Lizzie nodded, though she didn’t detect it herself. She wanted to hear more about Rose and London and Mr. Cohen, but she didn’t dare ask.
Rose straightened. “I wish I had been more generous toward him,” she said. “But it wasn’t a time in my life where gratitude or kindness came naturally.”
“I understand that,” Lizzie said. She was in her father’s house, a kid again, ignoring Joseph, staring at The Bellhop, thinking, How did I get here?
“I know you do,” Rose said. She stooped to examine a plant with prickly leaves. “Your father loved you very much,” she said.
Lizzie felt a chill out in the bright Southern California sun. “Thank you for saying that,” she finally said. “I loved him too.” She was afraid that if she looked at Rose, she would start crying.
“He knew. He really loved you. I didn’t know him all that well, but I know that.”
“Thank you,” Lizzie said, nodding fast.
“It’s the truth,” Rose said. “You need to remember.” She tucked the loose end beneath the rest of her scarf, and gestured down the brick path. “Shall we?” They picked up the pace in silence. Then Rose spoke: “I heard you were once engaged.” She said this as if passing along a small piece of useful news.
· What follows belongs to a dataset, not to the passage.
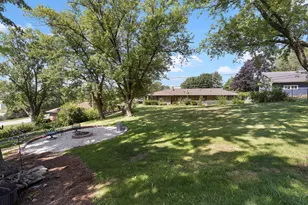 110 Cheri Ln, Antioch, IL 60002 - Photo 19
“You did?” Lizzie said as heat rose to her cheeks.
“Your father mentioned it. You’re surprised.”
“A little,” Lizzie said. It both gladdened and unnerved her, to think of Joseph talking about her and Ben. “What did he say?”
“Only that you had been engaged and that you had ended it.” Rose spoke the words so evenly that Lizzie became convinced she meant something else entirely. Did she think Lizzie was the type who couldn’t make a commitment? Did Joseph tell her that he thought his daughter was being unrealistic? That was the gist of what he’d said to Lizzie. Oh, he said, I knew things were hard, but I had no idea it was that bad. Are you sure? Because no matter who it is, you’ll always have to compromise.
It hadn’t been one of her finer moments; she’d turned it back on him. “Is that what you did with Mom, compromise?” And they were off to the races. You have no idea what happened with your mother, he said. You have no idea what I think about anything! Lizzie could remember shrieking, fourteen again.
“I do remember him saying that he was glad you had called it off beforehand, glad that you hadn’t decided six months after the fact that you’d made a mistake. But he was disappointed.”
“He liked Ben,” Lizzie said. It was such a simple, innocuous statement, and yet her throat tightened up. “Everyone liked Ben.”